## [Task goal]
Rewrite the records below, changing "desert shrub" to "desert bush" and leaving everything else the same.

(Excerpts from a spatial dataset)

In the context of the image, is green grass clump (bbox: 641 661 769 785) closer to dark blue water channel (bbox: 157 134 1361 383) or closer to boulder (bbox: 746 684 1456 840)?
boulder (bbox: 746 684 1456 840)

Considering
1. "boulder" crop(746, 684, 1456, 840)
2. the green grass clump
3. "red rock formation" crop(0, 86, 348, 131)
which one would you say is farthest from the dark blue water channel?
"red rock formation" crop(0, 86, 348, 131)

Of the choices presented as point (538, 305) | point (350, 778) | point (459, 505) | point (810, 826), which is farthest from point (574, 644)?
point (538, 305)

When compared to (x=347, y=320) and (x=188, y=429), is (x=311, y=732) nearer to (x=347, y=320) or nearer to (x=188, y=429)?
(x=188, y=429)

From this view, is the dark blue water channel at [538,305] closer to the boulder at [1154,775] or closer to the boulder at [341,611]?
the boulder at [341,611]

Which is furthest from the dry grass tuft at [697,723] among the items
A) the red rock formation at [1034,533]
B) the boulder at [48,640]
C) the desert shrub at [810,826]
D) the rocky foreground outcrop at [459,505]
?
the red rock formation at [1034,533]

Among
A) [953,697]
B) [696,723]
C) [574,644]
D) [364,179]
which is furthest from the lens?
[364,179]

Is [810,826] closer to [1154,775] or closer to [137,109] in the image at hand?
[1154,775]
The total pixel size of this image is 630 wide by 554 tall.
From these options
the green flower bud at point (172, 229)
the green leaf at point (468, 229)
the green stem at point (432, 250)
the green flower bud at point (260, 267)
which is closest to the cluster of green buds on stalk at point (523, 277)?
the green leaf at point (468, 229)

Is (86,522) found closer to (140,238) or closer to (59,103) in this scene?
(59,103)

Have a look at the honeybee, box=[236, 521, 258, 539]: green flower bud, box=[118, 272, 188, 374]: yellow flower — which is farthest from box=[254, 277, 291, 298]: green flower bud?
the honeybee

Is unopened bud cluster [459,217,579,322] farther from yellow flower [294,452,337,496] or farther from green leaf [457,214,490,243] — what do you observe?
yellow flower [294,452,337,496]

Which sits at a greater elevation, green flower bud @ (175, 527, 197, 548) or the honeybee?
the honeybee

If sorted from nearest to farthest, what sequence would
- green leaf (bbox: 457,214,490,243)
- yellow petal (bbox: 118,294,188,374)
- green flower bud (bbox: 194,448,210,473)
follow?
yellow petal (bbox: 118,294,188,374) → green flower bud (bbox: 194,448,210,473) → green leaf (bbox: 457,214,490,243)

## [Problem solution]
In the context of the image, is green grass clump (bbox: 641 661 769 785) closer to dark blue water channel (bbox: 157 134 1361 383) or closer to boulder (bbox: 746 684 1456 840)?
boulder (bbox: 746 684 1456 840)

Considering
1. "boulder" crop(746, 684, 1456, 840)
2. the green grass clump
3. "red rock formation" crop(0, 86, 348, 131)
which one would you say is farthest from the dark blue water channel?
"red rock formation" crop(0, 86, 348, 131)

Of the choices presented as point (538, 305) | point (350, 778) | point (459, 505) | point (810, 826), which is farthest from point (574, 644)?
point (538, 305)

When compared to (x=347, y=320) and (x=188, y=429), is (x=311, y=732) nearer to (x=347, y=320) or nearer to (x=188, y=429)?
(x=188, y=429)

From this view, is the dark blue water channel at [538,305] closer to the boulder at [1154,775] or closer to the boulder at [341,611]?
the boulder at [341,611]

Which is furthest from the dry grass tuft at [697,723] among the items
A) the red rock formation at [1034,533]
B) the boulder at [48,640]
C) the desert bush at [810,826]
D) the rocky foreground outcrop at [459,505]
?
the red rock formation at [1034,533]

Among
A) [953,697]
B) [696,723]
C) [574,644]
D) [364,179]
which is furthest from the lens?
[364,179]

Is [810,826] closer to [1154,775] or closer to [137,109] in the image at hand?
[1154,775]
The total pixel size of this image is 630 wide by 554 tall.
From these options
the green flower bud at point (172, 229)
the green leaf at point (468, 229)
the green stem at point (432, 250)
the green flower bud at point (260, 267)
which is closest to the cluster of green buds on stalk at point (523, 277)?
the green leaf at point (468, 229)

Is (86,522) found closer to (140,238) or closer to (59,103) in this scene?
(59,103)

Have a look at the honeybee, box=[236, 521, 258, 539]: green flower bud, box=[118, 272, 188, 374]: yellow flower — which is farthest from box=[254, 277, 291, 298]: green flower bud?
the honeybee

Is unopened bud cluster [459,217,579,322] farther from yellow flower [294,452,337,496] or farther from green leaf [457,214,490,243] — what do you observe?
yellow flower [294,452,337,496]

Which sits at a greater elevation, green flower bud @ (175, 527, 197, 548) or the honeybee?
the honeybee

If sorted from nearest to farthest, what sequence would
- green leaf (bbox: 457,214,490,243)
- yellow petal (bbox: 118,294,188,374)
- green flower bud (bbox: 194,448,210,473)
follow?
yellow petal (bbox: 118,294,188,374) → green flower bud (bbox: 194,448,210,473) → green leaf (bbox: 457,214,490,243)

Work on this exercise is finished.